この1億5,500万ドルの投資により、TabaBankは主要なカードネットワーク全体で、あらゆる業種のアクワイアラとしても機能できる資格を得る見込みだ。これにより、加盟店、ISO、ペイメント・ファシリテーター、その他のプラットフォーム顧客に対するTabaPayのスポンサーシップ機能が強化される。また、革新的な加盟店流動性ソリューションの開発や戦略的買収の推進を含む、TabaPayの製品ロードマップを加速させることにもつながる。TabaBankは、シリコンバレーでも数少ない決済特化型銀行の一つとなり、複雑な資金移動ニーズを持つ地元のフィンテック企業やテクノロジー企業に対応できる立場に置かれる。

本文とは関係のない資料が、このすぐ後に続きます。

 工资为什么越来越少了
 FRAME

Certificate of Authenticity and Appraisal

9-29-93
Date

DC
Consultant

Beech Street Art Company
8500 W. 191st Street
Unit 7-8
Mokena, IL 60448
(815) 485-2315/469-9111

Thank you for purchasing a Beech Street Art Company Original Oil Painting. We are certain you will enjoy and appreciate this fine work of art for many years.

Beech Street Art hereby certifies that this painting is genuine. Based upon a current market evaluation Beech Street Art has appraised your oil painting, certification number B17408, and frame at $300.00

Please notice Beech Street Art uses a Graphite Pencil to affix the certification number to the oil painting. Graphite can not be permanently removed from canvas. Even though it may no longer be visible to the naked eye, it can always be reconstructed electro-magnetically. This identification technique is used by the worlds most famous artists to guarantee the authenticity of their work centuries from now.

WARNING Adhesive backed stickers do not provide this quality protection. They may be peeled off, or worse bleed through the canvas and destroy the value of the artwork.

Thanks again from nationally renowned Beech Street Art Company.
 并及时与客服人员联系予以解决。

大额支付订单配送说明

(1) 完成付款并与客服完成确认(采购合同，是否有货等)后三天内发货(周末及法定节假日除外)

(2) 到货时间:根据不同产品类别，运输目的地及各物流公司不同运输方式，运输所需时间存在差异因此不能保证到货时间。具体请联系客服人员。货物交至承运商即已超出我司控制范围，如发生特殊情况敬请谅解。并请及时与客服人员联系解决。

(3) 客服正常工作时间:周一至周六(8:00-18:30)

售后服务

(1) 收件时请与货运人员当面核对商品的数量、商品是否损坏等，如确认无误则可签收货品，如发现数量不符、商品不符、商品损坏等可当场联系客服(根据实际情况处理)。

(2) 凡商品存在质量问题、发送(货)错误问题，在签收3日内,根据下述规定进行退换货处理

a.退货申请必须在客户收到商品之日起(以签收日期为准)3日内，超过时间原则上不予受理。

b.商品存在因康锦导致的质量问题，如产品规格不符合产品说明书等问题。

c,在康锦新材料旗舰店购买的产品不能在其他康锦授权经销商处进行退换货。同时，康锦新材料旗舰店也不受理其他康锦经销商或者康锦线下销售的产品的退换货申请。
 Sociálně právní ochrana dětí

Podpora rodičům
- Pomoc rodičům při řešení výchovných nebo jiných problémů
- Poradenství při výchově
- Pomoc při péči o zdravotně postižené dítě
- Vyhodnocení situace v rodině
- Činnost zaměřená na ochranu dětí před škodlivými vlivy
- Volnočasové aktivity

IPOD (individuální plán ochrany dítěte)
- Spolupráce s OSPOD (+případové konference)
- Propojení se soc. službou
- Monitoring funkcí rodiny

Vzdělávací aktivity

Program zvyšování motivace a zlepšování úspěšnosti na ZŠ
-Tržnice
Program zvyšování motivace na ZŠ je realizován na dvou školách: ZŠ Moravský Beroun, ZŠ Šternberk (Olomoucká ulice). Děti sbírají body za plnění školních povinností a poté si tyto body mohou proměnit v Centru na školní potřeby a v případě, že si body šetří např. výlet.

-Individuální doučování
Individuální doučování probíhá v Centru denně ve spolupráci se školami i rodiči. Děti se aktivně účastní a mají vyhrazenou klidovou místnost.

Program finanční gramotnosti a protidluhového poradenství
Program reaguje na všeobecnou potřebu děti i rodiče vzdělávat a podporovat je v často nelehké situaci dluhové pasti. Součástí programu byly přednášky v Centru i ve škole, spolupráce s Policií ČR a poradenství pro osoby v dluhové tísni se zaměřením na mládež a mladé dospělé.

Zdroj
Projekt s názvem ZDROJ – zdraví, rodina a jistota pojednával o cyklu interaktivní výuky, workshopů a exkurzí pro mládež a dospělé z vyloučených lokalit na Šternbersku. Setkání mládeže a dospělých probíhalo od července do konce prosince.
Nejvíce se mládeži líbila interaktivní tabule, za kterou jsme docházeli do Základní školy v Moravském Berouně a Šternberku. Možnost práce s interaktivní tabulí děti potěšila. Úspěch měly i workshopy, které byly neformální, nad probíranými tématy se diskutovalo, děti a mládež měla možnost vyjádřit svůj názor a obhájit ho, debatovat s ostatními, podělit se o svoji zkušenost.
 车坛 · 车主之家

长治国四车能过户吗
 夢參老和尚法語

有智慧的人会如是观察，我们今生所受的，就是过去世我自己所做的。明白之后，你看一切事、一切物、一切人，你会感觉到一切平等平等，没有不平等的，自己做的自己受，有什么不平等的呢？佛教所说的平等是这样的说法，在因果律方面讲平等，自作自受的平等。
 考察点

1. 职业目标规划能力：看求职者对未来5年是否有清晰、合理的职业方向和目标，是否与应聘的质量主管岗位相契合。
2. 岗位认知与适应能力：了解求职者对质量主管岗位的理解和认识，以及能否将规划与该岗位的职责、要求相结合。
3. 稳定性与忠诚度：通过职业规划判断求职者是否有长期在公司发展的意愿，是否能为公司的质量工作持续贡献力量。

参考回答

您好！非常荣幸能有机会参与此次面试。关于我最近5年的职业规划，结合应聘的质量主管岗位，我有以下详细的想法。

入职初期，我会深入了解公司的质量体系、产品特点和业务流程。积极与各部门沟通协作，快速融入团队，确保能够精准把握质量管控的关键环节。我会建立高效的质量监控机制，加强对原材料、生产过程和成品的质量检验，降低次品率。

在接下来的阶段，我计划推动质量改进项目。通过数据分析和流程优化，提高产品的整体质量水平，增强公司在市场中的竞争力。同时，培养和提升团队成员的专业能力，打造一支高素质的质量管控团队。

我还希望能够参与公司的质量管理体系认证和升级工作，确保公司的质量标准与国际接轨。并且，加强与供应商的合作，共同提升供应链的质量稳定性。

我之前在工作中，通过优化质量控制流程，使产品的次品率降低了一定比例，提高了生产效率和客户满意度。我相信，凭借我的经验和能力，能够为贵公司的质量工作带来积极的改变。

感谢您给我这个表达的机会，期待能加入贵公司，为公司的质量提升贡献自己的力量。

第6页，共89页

「決済インフラがますます複雑化し、ミッションクリティカルになるなかで、TabaPayはその規模、信頼性、そして収益性のある成長で際立っています」と、FTV CapitalのパートナーであるRobert Anderson氏は述べた。「Rodney氏とチームとは数年にわたって知り合いであり、彼らが築き上げた差別化されたプラットフォーム、そして業界でも最も要求水準の高い金融サービス企業の多くから獲得してきた信頼に、継続して感銘を受けてきました。TabaPayがTabaBankを立ち上げ、次の成長段階を実行していくにあたり、支援できることを嬉しく思います。」
この取引の一環として、Robert Anderson氏はTabaPayの取締役会に加わった。
Transact Bankの買収案は、通常の規制当局の承認を条件として、2026年第4四半期に完了する見込みである。Financial Technology Partners(FT Partners)は独占的な戦略・財務アドバイザーを務めた。Reed SmithはTabaPayの法務アドバイザーを、Gibson, Dunn & Crutcher LLPはFTV Capitalの法務アドバイザーを務めた。